Here is something to ponder: No matter how much humans train, some animal will always beat them handily. The world record holder for the 100 meter dash, Usain Bolt, ran it in 9.58 seconds. Compare the fastest human with Sarah the 11 year old cheetah, well into late-middle age for the large cat, who lies around most of the day, and who can run the same distance easily in 5.95 seconds. No one will ever out-wrestle a chimpanzee, even if defanged and declawed, for they have four times the strength of an adult male, nor out bench-press a gorilla, who could probably lift a humvee with ease and can bend tempered steel; and who will ever out-swim a dolphin, which can clock speeds of 25 miles per hour (Michael Phelps, the Olympic prodigy whose feats will likely never be repeated, swims at his best 6 miles per hour). And none of these animals “train” in our sense of the word. They’re just born that way.
Higher, faster, stronger? Scientists estimate that we are perhaps shaving off only 1/100 of a second on records each Olympics. And, as we have witnessed of late, many of these records are tainted by doping and other nefarious activities.
Whatever ‘excellence’ the Olympians are striving after, it is not specifically human excellence.
There was a reason why the Olympics were, until recently, limited to amateurs, and forbidden to professionals. The originators of the Olympic ideal thought it unseemly and inhuman to devote one’s whole life and existence to “sport,” which should be a leisurely activity, done on the side. After all, there are many other higher, specifically human pastimes and virtues, music, art, science, literature, contemplation, which we do not share with animals, and which are far more fitting to cultivate. That was part of the sub-plot of the great 1981 Olympic film Chariots of Fire: Beware of making sports professional and all consuming, for we risk a loss of a significant part of our humanity.
The Church has always warned against the danger of such a “cult of the body,” a “neo-pagan notion” leading one “to sacrifice everything for [the body’s] sake, to idolize physical perfection and success at sports” (cf., CCC, #2289).
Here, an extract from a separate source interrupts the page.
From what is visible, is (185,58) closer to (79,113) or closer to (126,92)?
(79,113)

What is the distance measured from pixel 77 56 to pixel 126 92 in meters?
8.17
Along with this idolization of the body goes a perverse hedonism, as we see in the spike in Tinder usage in the Olympic village, a smartphone app which allows its users to “hook up” with those whom one finds immediately attractive, by swiping their photo. To “facilitate” this fornicatory process, 450,000 condoms were handed out to the athletes. Given there are about 11,000 competitors, that’s about 41 condoms per person, or 82 per couple, which is saying something for a two-week event.
I would have thought sexual incontinence would decrease one’s athletic performance, draining one’s focus, attention, and determination (as you may recall from the first Rocky film, and, more historically, Roman legionaries).
Of course, I hope and presume most athletes do develop other skills and virtues besides sports and “hooking up,” particularly virtues of the mind and soul, to which the body is most definitely subordinate, so they can thrive in terms of what it really means to be human, beyond their brief, all-too-short athletic careers, over almost before they begin.
We must always bring ourselves back to reality and realize with the full focus of our intellect that most sports are simply a bunch of guys, and now girls, running, swimming, fighting, or throwing, hitting and chasing a piece of rubber around various kinds of surfaces, which animals (and now robots) can do far better. Such activities are not the point of life, at least of human life.
Yet much of our time, our energy, our focus, are consumed by them, and many men quite religiously spend their entire weekends and time off watching younger, fitter men (and women) do things they only wish they could do. Harmless fun, to an extent, I suppose; a vicarious form of warfare sublimating our aggression, perhaps; a way to perfect one’s body, yes, but only if one participates in “real life,” getting out of Plato’s illusory cave of televised entertainment, into the real world where we can live and move and have our being. It is all a matter of perspective, and we in our artificial modern age have sadly put the last things first, and first things last.
While there are many positive aspects of sports, let us not abandon proper perspective by forgetting what it truly means to be human.